While pursuing her PhD, Dr. Yan worked with Yizhou Dong, PhD, former professor in the Division of Pharmaceutics and Pharmacology. Through the Dong Lab, Dr. Yan had the exciting opportunity to research messenger RNA (mRNA) therapies during the height of the COVID-19 pandemic. mRNA was recognized as a major proponent in developing the COVID-19 vaccines. 

“In the past few years, mRNA has emerged as a novel type of therapeutic agent for the prevention and treatment of various diseases,” Dr. Yan said. “It was an exciting time to be working on a COVID-19 vaccine at the beginning of the pandemic. Experimenting on an empty campus is not an experience I will soon forget.” 

Aside from her primary research on mRNA-lipid nanoparticles (LNP), Dr. Yan explored CRISPR editing, cancer treatment and pulmonary fibrosis through her research at the college. Since entering the pharmaceutics industry, she’s found a great deal of similarities in her day-to-day responsibilities.  

“The greatest difference in my current work is the narrower scope in which I operate,” Dr. Yan reflected. “As a student, I had to take major responsibility for a project from start to finish. Now, I work on a larger team, allowing me to devote the skills I learned at Ohio State to LNP research.” 

Dr. Yan recently released a major publication in collaboration with Dr. Dong and Ohio State lab mates, topping off her 18 published papers from her graduate research career. 

Ermias Mekuria Addo

Ermias Addo headshotA current postdoctoral researcher in the Division of Medicinal Chemistry and Pharmacognosy, Ermias Mekuria Addo, PhD ’21, received the Presidential Fellowship Award in Fall of 2020. 

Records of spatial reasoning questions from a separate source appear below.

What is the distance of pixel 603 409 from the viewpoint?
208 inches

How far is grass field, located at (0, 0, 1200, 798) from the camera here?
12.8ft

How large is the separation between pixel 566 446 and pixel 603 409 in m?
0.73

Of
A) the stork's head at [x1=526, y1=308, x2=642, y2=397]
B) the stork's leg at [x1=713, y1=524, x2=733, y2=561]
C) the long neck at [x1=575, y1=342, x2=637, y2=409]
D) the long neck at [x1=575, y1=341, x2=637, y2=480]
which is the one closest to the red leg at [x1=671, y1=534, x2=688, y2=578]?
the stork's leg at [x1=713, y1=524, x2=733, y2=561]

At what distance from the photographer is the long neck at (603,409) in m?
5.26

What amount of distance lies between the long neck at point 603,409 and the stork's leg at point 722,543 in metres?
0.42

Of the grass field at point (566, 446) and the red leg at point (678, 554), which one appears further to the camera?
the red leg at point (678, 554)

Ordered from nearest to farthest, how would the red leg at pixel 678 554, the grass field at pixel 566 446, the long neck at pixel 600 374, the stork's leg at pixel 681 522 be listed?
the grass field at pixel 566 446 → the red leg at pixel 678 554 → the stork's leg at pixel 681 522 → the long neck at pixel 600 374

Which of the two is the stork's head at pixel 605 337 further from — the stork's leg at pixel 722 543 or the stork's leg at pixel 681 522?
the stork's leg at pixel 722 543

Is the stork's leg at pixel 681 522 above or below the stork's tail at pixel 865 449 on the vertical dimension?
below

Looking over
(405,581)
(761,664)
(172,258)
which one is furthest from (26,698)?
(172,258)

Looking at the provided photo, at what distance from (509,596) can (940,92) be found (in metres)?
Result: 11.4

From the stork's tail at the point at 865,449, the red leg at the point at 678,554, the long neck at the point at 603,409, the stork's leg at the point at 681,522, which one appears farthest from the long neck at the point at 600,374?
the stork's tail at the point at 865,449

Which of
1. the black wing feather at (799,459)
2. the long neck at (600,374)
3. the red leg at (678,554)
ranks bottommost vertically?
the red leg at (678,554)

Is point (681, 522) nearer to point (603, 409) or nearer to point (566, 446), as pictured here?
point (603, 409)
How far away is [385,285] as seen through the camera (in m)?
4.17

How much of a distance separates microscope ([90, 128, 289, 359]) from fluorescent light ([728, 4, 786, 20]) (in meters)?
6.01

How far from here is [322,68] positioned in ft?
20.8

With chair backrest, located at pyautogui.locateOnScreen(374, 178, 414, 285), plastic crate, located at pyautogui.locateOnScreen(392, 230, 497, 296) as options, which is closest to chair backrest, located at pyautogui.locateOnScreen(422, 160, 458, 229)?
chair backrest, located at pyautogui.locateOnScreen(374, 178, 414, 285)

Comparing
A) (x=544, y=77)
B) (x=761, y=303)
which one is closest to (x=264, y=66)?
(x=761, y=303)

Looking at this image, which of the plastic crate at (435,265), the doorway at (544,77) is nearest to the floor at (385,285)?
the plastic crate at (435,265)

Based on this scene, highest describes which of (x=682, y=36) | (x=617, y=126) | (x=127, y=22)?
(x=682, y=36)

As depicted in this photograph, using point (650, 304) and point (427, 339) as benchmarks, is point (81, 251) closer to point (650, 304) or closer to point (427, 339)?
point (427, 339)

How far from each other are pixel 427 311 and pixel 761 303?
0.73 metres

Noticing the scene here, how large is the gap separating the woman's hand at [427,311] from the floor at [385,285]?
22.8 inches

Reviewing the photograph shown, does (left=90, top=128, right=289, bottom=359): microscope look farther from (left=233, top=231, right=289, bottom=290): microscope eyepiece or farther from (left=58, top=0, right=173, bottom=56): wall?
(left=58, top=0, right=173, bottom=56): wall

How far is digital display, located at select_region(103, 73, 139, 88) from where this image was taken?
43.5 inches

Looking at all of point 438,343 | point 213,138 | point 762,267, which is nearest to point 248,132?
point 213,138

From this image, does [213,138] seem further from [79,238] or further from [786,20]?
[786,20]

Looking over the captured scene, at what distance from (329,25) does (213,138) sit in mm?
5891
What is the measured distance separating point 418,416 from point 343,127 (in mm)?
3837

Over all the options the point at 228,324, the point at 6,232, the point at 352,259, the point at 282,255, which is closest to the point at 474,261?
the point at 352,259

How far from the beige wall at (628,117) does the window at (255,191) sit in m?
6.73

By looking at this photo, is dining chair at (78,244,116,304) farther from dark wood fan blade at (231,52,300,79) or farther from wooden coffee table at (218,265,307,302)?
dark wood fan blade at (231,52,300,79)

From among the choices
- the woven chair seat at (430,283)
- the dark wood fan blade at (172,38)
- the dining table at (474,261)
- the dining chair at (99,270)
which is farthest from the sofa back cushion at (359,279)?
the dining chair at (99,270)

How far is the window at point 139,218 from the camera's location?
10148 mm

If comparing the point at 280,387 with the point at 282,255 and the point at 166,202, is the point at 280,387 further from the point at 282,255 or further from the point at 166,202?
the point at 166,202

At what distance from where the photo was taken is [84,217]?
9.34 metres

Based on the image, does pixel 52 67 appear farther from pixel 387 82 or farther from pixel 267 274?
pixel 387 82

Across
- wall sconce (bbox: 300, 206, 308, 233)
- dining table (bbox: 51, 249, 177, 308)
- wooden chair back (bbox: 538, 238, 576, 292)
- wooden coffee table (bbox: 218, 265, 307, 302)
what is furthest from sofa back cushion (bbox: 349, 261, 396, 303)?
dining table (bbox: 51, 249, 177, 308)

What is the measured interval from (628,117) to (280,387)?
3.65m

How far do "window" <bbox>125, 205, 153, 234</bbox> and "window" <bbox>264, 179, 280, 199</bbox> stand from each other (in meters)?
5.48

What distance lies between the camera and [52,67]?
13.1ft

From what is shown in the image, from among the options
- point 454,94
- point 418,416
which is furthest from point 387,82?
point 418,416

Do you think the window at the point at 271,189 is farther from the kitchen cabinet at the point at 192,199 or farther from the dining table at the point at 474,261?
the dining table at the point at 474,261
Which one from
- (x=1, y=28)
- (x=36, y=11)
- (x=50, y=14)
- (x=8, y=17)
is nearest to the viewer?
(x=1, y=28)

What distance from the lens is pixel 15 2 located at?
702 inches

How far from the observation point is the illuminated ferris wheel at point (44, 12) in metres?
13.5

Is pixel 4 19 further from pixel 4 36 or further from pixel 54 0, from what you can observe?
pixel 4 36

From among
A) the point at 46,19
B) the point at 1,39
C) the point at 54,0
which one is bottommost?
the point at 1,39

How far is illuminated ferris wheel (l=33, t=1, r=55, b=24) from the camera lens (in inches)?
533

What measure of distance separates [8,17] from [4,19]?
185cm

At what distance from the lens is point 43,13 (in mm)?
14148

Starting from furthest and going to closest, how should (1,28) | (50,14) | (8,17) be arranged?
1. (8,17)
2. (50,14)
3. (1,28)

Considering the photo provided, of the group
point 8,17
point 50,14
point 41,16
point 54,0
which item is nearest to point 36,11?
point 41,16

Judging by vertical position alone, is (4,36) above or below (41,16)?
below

Before joining Ohio State as a PhD student, Dr. Addo completed a Master of Science at Addas Ababa University (AAU) in Ethiopia. It was during this time, that he first established connections with the Ohio State College of Pharmacy, collaborating as a visiting scholar with Liva Rakotondraibe, PhD, associate professor of the Division of Medicinal Chemistry and Pharmacognosy. Together, they conducted research in bioactive natural products for cancer and infectious diseases. 

Throughout his PhD program, Dr. Addo continued to focus on the therapeutic properties of plants. As a graduate researcher in the lab of Professor A. Douglas Kinghorn, PhD, DSc, Dr. Addo assisted in anticancer drug discovery derived from tropical (medicinal) plants. Dr. Addo collaborated on his thesis project with Joanna E Burdette, PhD, professor and associate dean for research at the University of Illinois at Chicago College of Pharmacy. 

“His inquisitive nature and passion for knowledge embodies what it means to be a research scientist,” Dr. Burdette highlighted in her nomination of Dr. Addo. “He is truly committed to becoming an expert in natural product chemistry.” 

Today, he continues to research plants as a therapeutic option in treating chronic diseases such as cancer.